The amount of money lost to frontrunning is difficult to estimate. Cybernews estimates that 280 million dollars are being lost to frontrunning on Ethereum every month. Flashbots puts the number at 600 million dollars1, but this number describes MEV (miner-extractable value), a generalization of frontrunning that includes more nefarious exploits.

Naturally, Neptune can fix this.


How Frontrunning Attacks in Decentralized Finance Work

Suppose that after a long and exhausting search that kept you up late at night, you find a cycle of digital assets along with matching liquidity pools and exchange ratios such that if you run through all the trades – trade A for B, B for C, and so on, and eventually something for A – you end up with a profit. This is an arbitrage opportunity; an option for risk-free profit. It's a competitive environment and you only managed to find this cycle by employing the right combination of cleverness and computational power. Well done! But you have to be quick, because before long someone else will stumble across this cycle.

So the last thing you do before you go to bed is broadcast the transaction. And then you sleep. It was a long day, after all.

Unfortunately, your transaction will not be mined and you will not be able to rake in the profits you were dreaming of.

The issue is that before your transaction can be executed you need to broadcast it in order for miners (or stakers) to include it in a block for confirmation. But there is a window of opportunity between broadcast and confirmation that the attacker can exploit. Since the transaction was broadcast, the attacker now knows about it. He can copy your sequence of trades and change only the end-beneficiary so as to benefit himself instead of you. And he can bump the fee (or gas cost) so as to guarantee that rational miners (stakers) prefer his transaction instead of yours.

Of course, rational miners are in on the game too and will replace the frontrunner's transaction with their own.

The problem is not limited to arbitrage trades; arbitrage just makes the benefit obvious. Whenever you initiate a transaction, frontrunners have the opportunity to insert a transaction with preferential treatment.

In terms of trades, they can benefit from the prices as they are before your trade affects them, or even engineer a price that benefits them at your expense.

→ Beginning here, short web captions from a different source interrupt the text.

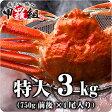 【業務用/産地箱】特大ボイルずわいがに姿3kg(750g前後×4尾入り)[送料無料]【カニ】【かに】【蟹】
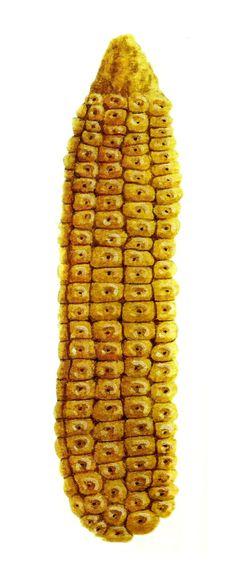 Maíz dulcillo de noroeste. Usos: pinole, ponteduro. Nayarit, Sinaloa, Sonora, Baja California / México, maíz, elote, corn, mexican corn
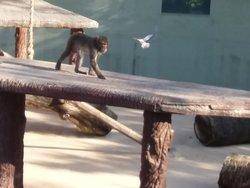 Macaco del Giappone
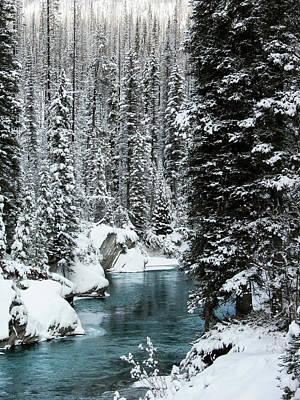 Verdant Creek - Winter 1 Poster by Stuart Turnbull
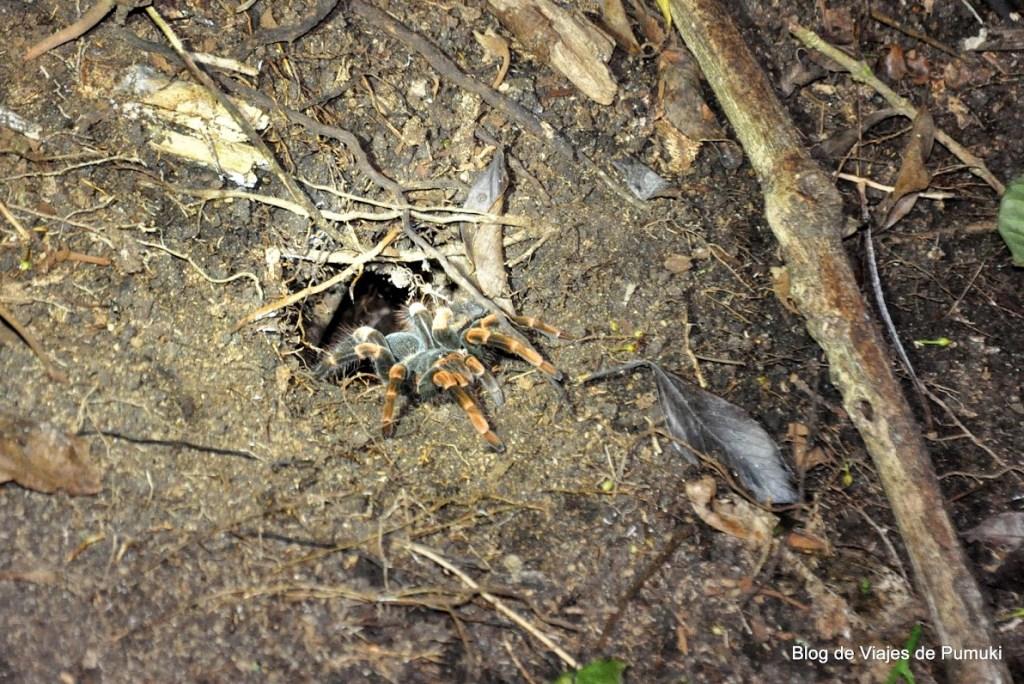 Tarántula en tour nocturno el bosque Nuboso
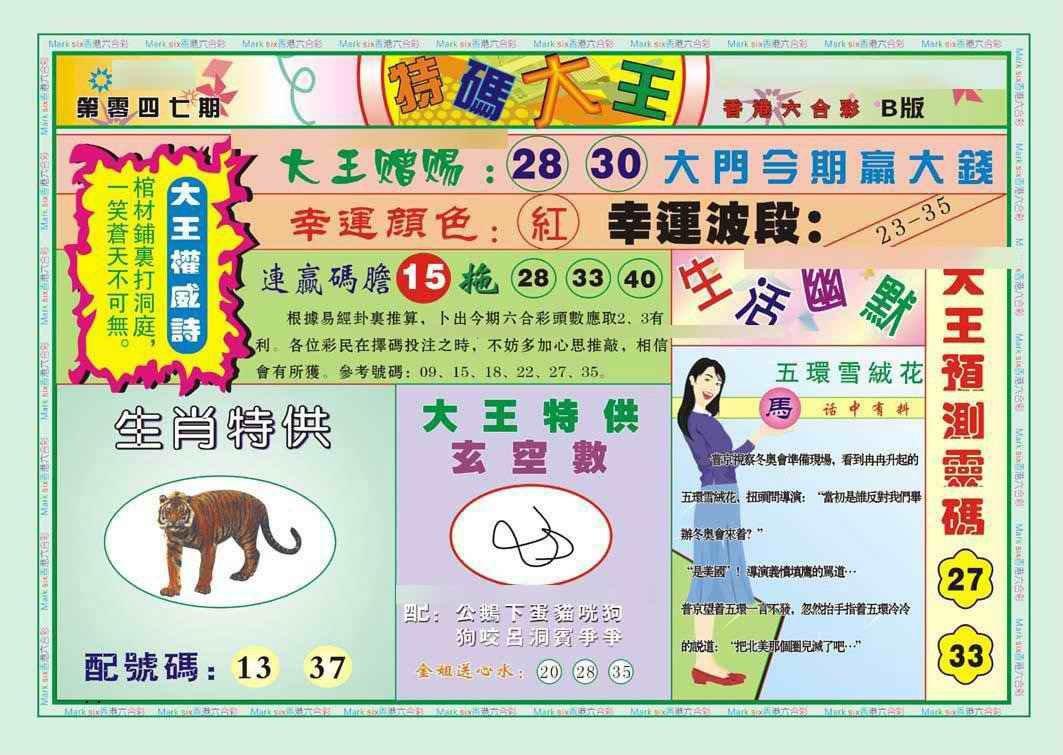 047期特码大王B(新图)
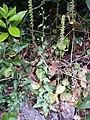 Scrophularia peregrina sl1.jpg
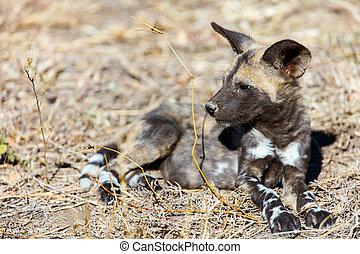 African Wild Dog puppy - Endangered animal African wild dog...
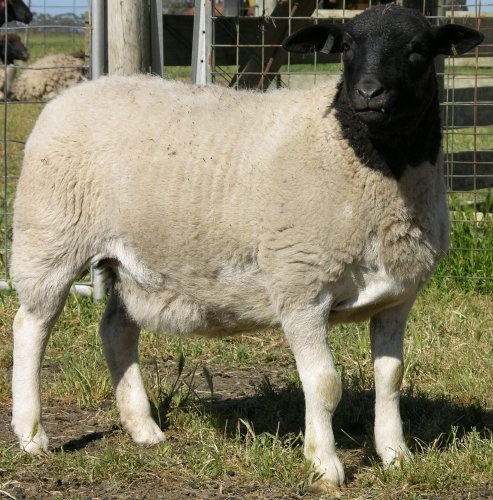 Black Headed Dorper - Hair Sheep. You apparently don't have to shear them and they are great meat sheep. Good to know.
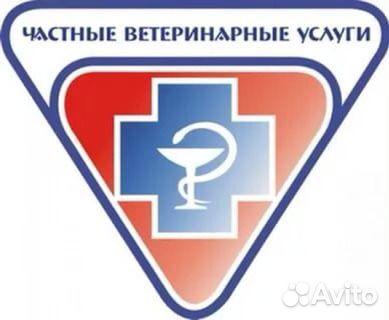Телефон регистратуры кингисеппской поликлиники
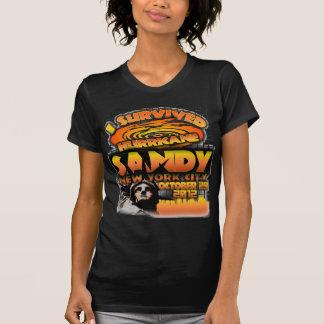 Camiseta Huracán Sandy, New York City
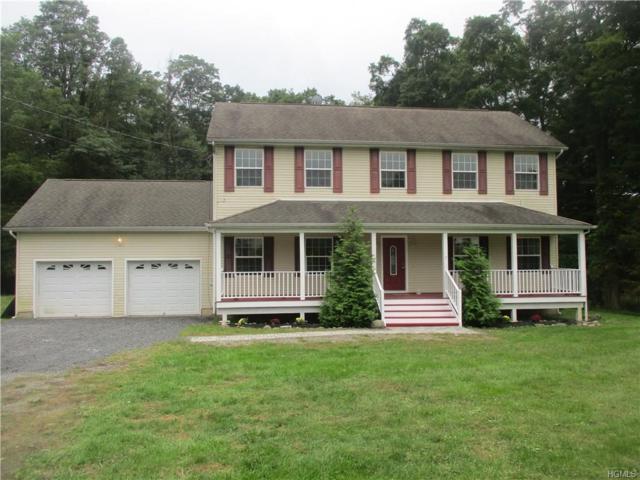 41 Sherman Avenue, Walden, NY 12586 (MLS #4844615) :: Stevens Realty Group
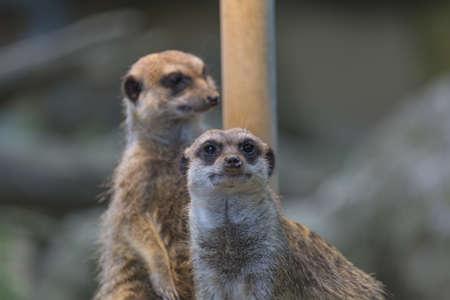 herpestidae: Meerkat Family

The price you end up trading at is rarely as beneficial as the price you observed when you initiated the trade.

Decentralized Trading with Confidential Transactions

Automatic trades on transparent blockchains suffer from drawbacks that make them inherently vulnerable to frontrunning attacks.

  1. Trades and the state of the market are transparent.
  2. Trades are broadcasted.
  3. There is a delay between broadcast and confirmation.

The delay comes from the fact that stakers cannot afford to propose blocks that contain conflicting transactions, so they must spend time filtering out conflicting transactions before they propose blocks. Filtering is a time-consuming process.

The need for trades to be broadcasted comes from the architecture of blockchains. Users do not know beforehand who will mine or propose the block that confirms their transaction. The best strategy to ensure that it is confirmed is to ensure that everyone capable of confirming it knows that it exists.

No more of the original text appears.